Наше исследование было бы неполным без упоминания статьи А.С. Иванова-Кулигина, опубликованной в 1977 г., в которой подробно рассматривалась проблема правового режима имущества лиц, состоящих в фактических брачных отношениях. Критикуя возможность регулирования данных отношений нормами об общей долевой собственности, автор привел в своей работе ряд следующих принципиальных замечаний:
предлагаемые гражданско-правовые нормы о долевой собственности не учитывают ни экономических, ни социальных предпосылок возникновения фактических брачных отношений;
при отсутствии закона, прямо регулирующего отношения лиц, состоящих в фактическом браке, по поводу создания общей собственности должен применяться закон, регулирующий сходные отношения;
в связи с тем что отношения участников общей долевой собственности по указанным выше причинам не являются сходными с рассматриваемыми отношениями, по аналогии правильнее применять нормы семейного законодательства об имущественных последствиях недействительного брака;
при наличии уважительных причин фактического брака каждого из фактических супругов следует приравнять к добросовестному супругу, брак которого признан недействительным, и применять к имущественным отношениям таких фактических супругов по аналогии нормы семейного законодательства о совместной собственности супругов на основании ч. 4 ст. 46 КоБС РСФСР.
Именно последнее предложение автора можно считать ключевым выводом его исследования. Данное предложение было интересно и тем, что, не отрицая общей негативной окраски рассматриваемого общественного явления и не приравнивая фактический брак к официальному, А.С. Иванов-Кулигин нашел способ придать такую правовую защиту фактическим супругам, которая была бы им необходима. К сожалению, его наиболее ценные выводы в более поздних исследованиях на данную тему развития не получили.
Заключение
Таким образом, мы готовы сделать ряд общих выводов, в первую очередь касающихся перспектив правового регулирования имущественных отношений лиц, живущих семейной жизнью без регистрации брака.
1. "Правовое безразличие" к фактическим семейным отношениям в основном обусловлено опасениями размывания в общественном сознании границы между охраняемыми государством семейными ценностями и порицаемым распространением явления внебрачного сожительства, нежели собственно правовыми обоснованиями.
2. При этом господствующий подход в регулировании имущественных отношений фактических супругов не только противоречит законодательно закрепленной позиции по смежным правоотношениям (имущественные последствия фактического развода), но и ставит в незащищенное положение того фактического супруга, который не имеет самостоятельного дохода, но занят ведением совместного домашнего хозяйства.
3. Высказанное в правовой литературе предложение регулировать рассматриваемые отношения путем заключения гражданско-правовых соглашений об установлении режима общей долевой собственности, основанных на положениях ГК РФ об аналогичном институте собственности, требует значительной доработки для его практического применения.

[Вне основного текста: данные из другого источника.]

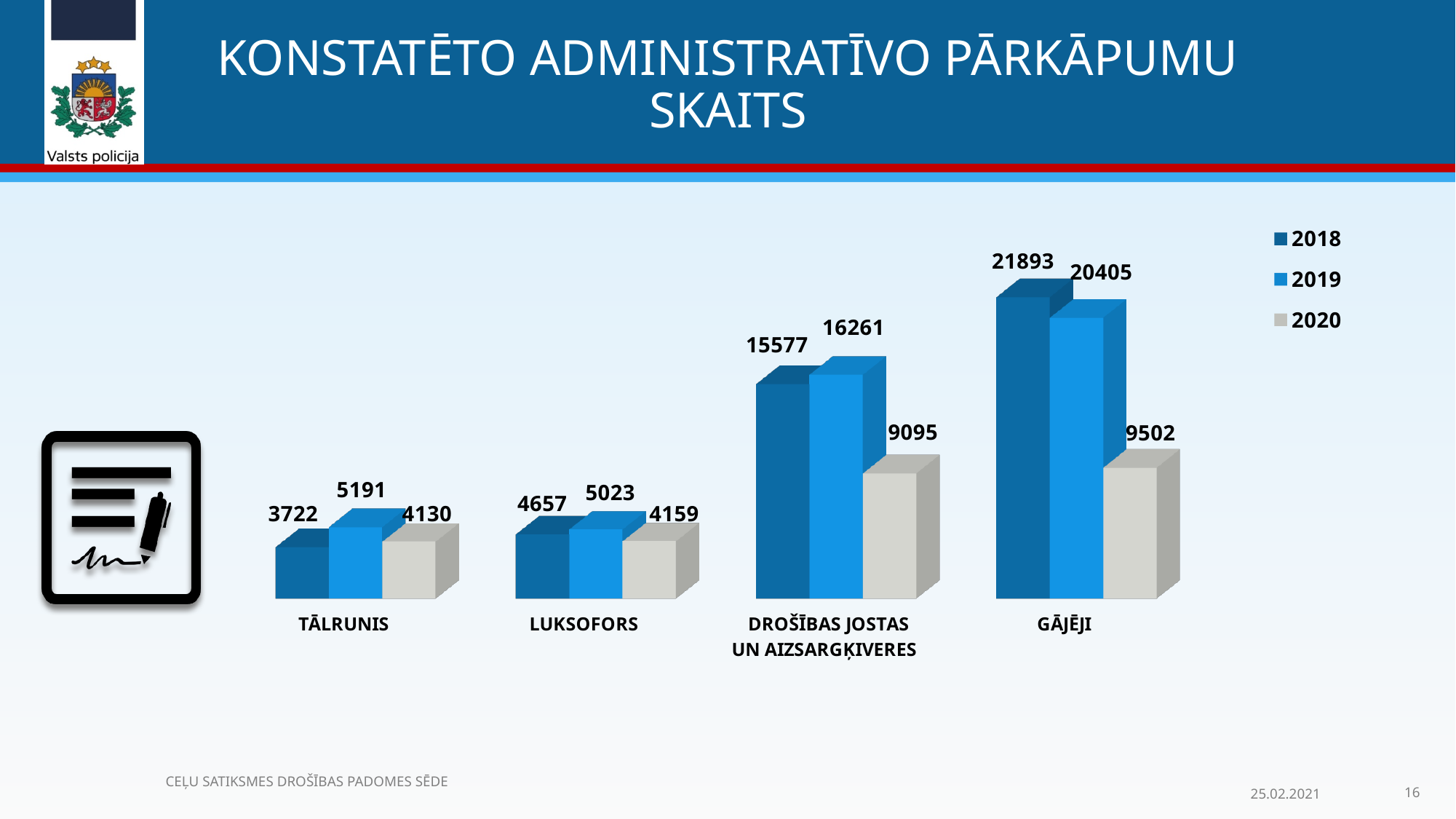
What is the value for GĀJĒJI in 2018? 21893 Which years are listed in the legend? 2018, 2019, 2020 What is the 2020 value for DROŠĪBAS JOSTAS UN AIZSARGĶIVERES? 9095 Which is larger for DROŠĪBAS JOSTAS UN AIZSARGĶIVERES: the 2018 value or the 2019 value? 2019 What is the value for LUKSOFORS in 2020? 4159 What is the difference between the 2018 and 2020 values for GĀJĒJI? 12391 What is the value for TĀLRUNIS in 2019? 5191 How many categories are shown on the x axis? 4 Which category has the highest value in 2019? GĀJĒJI What kind of chart is shown on the slide? Bar chart How many series does the legend list? 3 Which category has the lowest value in 2018? TĀLRUNIS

При этом, говоря о практической применимости, следует признать значительно более подходящим к регулированию рассматриваемых отношений брачный договор - универсальный правовой инструмент, закрепленный отечественным семейным и гражданско-правовым законодательством.
4. Все вышеизложенное позволяет поставить вопрос о законодательном закреплении возможности применения семейного законодательства в части договорного режима имущества супругов по аналогии к тем отношениям собственности лиц, состоящих в незарегистрированных семейных отношениях, которые прямо не урегулированы действующим гражданским законодательством либо регулируются им без учета специфики указанных отношений.